> [What needs to be done]: Rewrite the material below, putting "parked van" wherever "parked car" appears and leaving everything else unchanged.

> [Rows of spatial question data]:
=-=-=

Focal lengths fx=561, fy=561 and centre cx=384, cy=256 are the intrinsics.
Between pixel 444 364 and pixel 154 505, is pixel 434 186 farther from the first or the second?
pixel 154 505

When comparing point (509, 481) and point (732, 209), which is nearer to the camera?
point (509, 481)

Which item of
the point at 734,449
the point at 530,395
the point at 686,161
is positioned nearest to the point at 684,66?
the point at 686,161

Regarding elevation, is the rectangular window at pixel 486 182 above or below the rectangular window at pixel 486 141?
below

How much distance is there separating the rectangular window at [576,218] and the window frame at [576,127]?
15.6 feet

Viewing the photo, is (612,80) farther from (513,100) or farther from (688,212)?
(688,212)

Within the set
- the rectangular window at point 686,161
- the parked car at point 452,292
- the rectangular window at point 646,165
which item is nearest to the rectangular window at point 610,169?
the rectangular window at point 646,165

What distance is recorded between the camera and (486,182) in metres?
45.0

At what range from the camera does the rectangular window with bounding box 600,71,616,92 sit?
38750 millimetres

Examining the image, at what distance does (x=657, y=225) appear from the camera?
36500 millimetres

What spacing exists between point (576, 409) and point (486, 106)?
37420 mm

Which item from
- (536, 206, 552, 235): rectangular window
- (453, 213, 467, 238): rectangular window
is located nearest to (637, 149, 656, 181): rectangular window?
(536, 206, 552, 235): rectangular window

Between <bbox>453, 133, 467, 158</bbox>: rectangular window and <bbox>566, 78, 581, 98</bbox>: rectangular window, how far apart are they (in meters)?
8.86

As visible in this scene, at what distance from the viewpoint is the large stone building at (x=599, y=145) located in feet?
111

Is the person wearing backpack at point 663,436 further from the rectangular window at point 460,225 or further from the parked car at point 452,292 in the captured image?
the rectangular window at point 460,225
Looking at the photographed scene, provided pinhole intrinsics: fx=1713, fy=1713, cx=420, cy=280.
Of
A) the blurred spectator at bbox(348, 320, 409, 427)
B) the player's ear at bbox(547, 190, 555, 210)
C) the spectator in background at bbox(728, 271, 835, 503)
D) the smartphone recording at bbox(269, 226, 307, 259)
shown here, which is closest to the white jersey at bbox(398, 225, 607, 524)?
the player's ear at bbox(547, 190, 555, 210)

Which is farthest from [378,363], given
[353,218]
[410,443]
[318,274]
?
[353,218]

=-=-=

> [Exercise output]:
Focal lengths fx=561, fy=561 and centre cx=384, cy=256 are the intrinsics.
Between pixel 444 364 and pixel 154 505, is pixel 434 186 farther from the first or the second?
pixel 154 505

When comparing point (509, 481) and point (732, 209), which is nearer to the camera?
point (509, 481)

Which item of
the point at 734,449
the point at 530,395
the point at 686,161
is positioned nearest to the point at 684,66?
the point at 686,161

Regarding elevation, is the rectangular window at pixel 486 182 above or below the rectangular window at pixel 486 141?
below

How much distance is there separating the rectangular window at [576,218] and the window frame at [576,127]?
15.6 feet

Viewing the photo, is (612,80) farther from (513,100) or farther from (688,212)?
(688,212)

Within the set
- the rectangular window at point 686,161
- the parked van at point 452,292
- the rectangular window at point 646,165
which item is nearest to the rectangular window at point 610,169?
the rectangular window at point 646,165

What distance is recorded between the camera and (486,182) in metres?
45.0

At what range from the camera does the rectangular window with bounding box 600,71,616,92 sit?
38750 millimetres

Examining the image, at what distance does (x=657, y=225) appear from the camera?
36500 millimetres

What spacing exists between point (576, 409) and point (486, 106)?
37420 mm

Which item from
- (536, 206, 552, 235): rectangular window
- (453, 213, 467, 238): rectangular window
is located nearest to (637, 149, 656, 181): rectangular window?
(536, 206, 552, 235): rectangular window

Between <bbox>453, 133, 467, 158</bbox>: rectangular window and <bbox>566, 78, 581, 98</bbox>: rectangular window, how far apart are they (in meters)?
8.86

As visible in this scene, at what distance from the viewpoint is the large stone building at (x=599, y=145) located in feet?
111

Is the person wearing backpack at point 663,436 further from the rectangular window at point 460,225 or further from the parked van at point 452,292 in the captured image?
the rectangular window at point 460,225
Looking at the photographed scene, provided pinhole intrinsics: fx=1713, fy=1713, cx=420, cy=280.
Of
A) the blurred spectator at bbox(348, 320, 409, 427)
B) the player's ear at bbox(547, 190, 555, 210)
C) the spectator in background at bbox(728, 271, 835, 503)
D) the smartphone recording at bbox(269, 226, 307, 259)
shown here, which is closest to the white jersey at bbox(398, 225, 607, 524)?
the player's ear at bbox(547, 190, 555, 210)

Which is farthest from [378,363], given
[353,218]
[410,443]
[318,274]
?
[353,218]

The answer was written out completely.